Quindi, è un po’ come se tutta la vita potesse essere interpretata – e nuovamente reinterpretata, ad ogni istante – nell’atteggiamento che abbiamo davanti a questo. Ad un sepolcro. Se è la fine di tutto o una scommessa pazzesca e totalmente fuori scala, per un nuovo inizio. Per un inizio senza fine. 
Capisco che siamo strani, in un certo senso. Ma forse è la portata della cosa, che ci fa un po’ paura. Ma di fatto è questo, è così. Siamo capaci di disquisire per ore su quanto ha detto un parroco di campagna, magari finito inavvertitamente sui media per qualche dichiarazione improvvida. Grande interesse hanno in ogni ambiente le discussioni sulle prescrizioni della Chiesa, soprattutto in ambito di morale sessuale. Ancora, la coerenza (o più spesso, la sua mancanza) di tal porporato od ecclesiastico riveste sempre una decisa attenzione e normalmente genera sapidi commenti.
Niente da dire, in fondo. Però, capitemi. Ho la sensazione, trovandomi spesso coinvolto in queste discussioni (“Ah, tu che sei cristiano, che ne pensi del fatto X [dove X = beni della Chiesa, controllo delle nascite e fame nel mondo e/o AIDS, ICI per gli istituti religiosi, etc…], del comportamento del cardinal Y, delle recenti dichiarazioni del Vaticano in materia di XYZ…”) ho la sensazione, non dico che siano giuste o sbagliate, non appena questo. No, ho la sensazione, come dire, che ci si stia concentrando accanitamente su dei particolari molto periferici, per trascurare l’essenziale. Cioè cosa è veramente, empiricamente, storicamente successo in quel sepolcro, un paio di millenni fa.
Che poi diciamolo, se in quel sepolcro non fosse successo nulla di particolare, ogni altra preoccupazione sui pronunciamenti di questo o quello, su cosa dice la Chiesa in materia di questo o quell’altro (perfino sull’accesso ai sacramenti per i divorziati, per dire), sarebbero totalmente inutili. Fiato sprecato. Perché non avrebbe senso niente, non avrebbe senso la Chiesa, i preti, i vescovi, i cardinali.

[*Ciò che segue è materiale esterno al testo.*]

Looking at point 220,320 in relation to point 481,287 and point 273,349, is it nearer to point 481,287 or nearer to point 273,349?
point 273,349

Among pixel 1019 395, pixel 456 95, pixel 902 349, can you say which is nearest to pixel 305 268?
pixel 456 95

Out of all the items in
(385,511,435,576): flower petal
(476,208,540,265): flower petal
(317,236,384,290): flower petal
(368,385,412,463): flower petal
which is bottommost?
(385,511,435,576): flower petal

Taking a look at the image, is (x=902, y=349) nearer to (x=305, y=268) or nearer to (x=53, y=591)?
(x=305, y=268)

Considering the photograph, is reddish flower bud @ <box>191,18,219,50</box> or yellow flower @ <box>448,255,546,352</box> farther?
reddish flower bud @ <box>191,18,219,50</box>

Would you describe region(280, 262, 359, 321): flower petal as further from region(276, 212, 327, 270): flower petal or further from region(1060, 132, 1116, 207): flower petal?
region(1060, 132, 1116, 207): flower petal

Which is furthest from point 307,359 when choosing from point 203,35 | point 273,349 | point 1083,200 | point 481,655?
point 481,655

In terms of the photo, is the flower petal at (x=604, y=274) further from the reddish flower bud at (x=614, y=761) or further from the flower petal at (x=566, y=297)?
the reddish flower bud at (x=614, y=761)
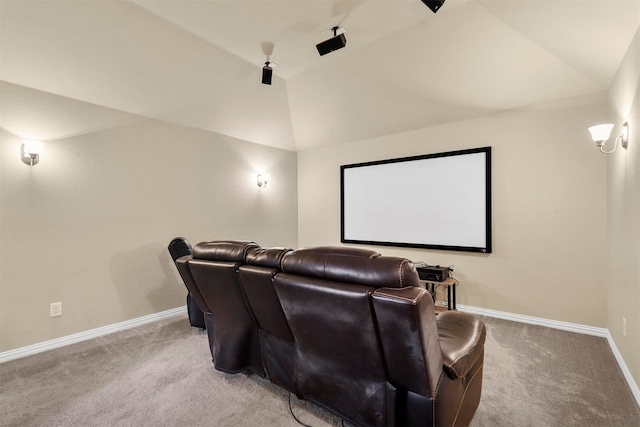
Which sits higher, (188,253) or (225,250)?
(225,250)

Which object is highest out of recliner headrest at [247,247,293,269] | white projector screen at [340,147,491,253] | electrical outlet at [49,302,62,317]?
white projector screen at [340,147,491,253]

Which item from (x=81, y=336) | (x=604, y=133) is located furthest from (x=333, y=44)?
(x=81, y=336)

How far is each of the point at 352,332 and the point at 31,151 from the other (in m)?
3.28

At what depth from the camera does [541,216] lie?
11.1ft

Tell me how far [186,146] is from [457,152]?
11.7 feet

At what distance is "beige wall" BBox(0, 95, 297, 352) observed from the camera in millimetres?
2746

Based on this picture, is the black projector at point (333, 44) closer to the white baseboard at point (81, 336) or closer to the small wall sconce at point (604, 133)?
the small wall sconce at point (604, 133)

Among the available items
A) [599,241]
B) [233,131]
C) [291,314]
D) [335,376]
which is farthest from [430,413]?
[233,131]

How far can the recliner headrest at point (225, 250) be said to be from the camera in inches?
77.6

Il Papa.
Se quello fosse stato appena un normale sepolcro, di una persona magari storicamente importantissima, magari un grande dell’umanità, ma insomma, sempre dopotutto un normale sepolcro, ebbene, non avrebbe senso nulla, di quello che stiamo trattando.
Come dice la canzone di J. Breil…

Ditemi se è vero,
Se è vero tutto quello che hanno scritto Luca, Matteo
E gli altri due,
Ditemi se è vero,
Se è vero il portento delle Nozze di Cana
E il portento di Lazzaro

Se fosse vero tutto questo
io direi sì
Oh certamente direi sì
Perché è così bello tutto questo
Quando si crede che è vero

Mi rendo conto, che siamo capaci di passare una intera vita (e se potessimo, anche di più) nel ragionare – per dire – su torti e meriti della Chiesa, senza osare arrivare al fondo della questione, al fondo pulsante. Se lì è avvenuto qualcosa, qualcosa di strabiliante, oppure no.

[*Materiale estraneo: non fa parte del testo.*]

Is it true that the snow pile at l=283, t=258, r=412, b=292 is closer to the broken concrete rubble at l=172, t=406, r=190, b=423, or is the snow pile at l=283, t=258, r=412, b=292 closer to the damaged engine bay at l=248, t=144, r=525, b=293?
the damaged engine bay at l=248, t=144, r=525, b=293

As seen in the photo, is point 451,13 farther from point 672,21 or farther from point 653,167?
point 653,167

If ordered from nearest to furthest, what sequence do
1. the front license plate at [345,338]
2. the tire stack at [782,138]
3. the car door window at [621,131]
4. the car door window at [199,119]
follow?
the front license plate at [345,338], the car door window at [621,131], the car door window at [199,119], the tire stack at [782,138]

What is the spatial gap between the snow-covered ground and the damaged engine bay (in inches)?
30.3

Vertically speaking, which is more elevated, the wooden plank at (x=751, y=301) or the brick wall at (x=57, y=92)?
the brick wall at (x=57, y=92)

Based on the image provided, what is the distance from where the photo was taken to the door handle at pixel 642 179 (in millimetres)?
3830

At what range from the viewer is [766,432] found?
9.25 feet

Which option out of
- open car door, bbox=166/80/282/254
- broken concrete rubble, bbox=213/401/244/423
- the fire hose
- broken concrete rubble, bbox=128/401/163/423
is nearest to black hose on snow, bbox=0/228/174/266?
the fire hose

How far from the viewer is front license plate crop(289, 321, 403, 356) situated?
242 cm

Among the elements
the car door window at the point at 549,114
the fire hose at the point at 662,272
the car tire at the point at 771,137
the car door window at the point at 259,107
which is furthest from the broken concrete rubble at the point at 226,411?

Il senso di ogni istante, di ogni minuto, viene investito dalla nostra decisione in merito. Luigi Giussani parlava, giustamente, di decisione per l’esistenza.
Il fulcro è quello. Se davanti ad un dolore, ad una sofferenza –  ma anche davanti al vuoto che tante volte si affaccia nella nostra vita, possiamo avere il conforto di una Presenza, vivente, vicino. 
Insomma, qualsiasi posizione possiamo avere, il punto cruciale è quello della canzone citata: ditemi se è vero
Il resto son davvero conseguenze, molto molto più a valle.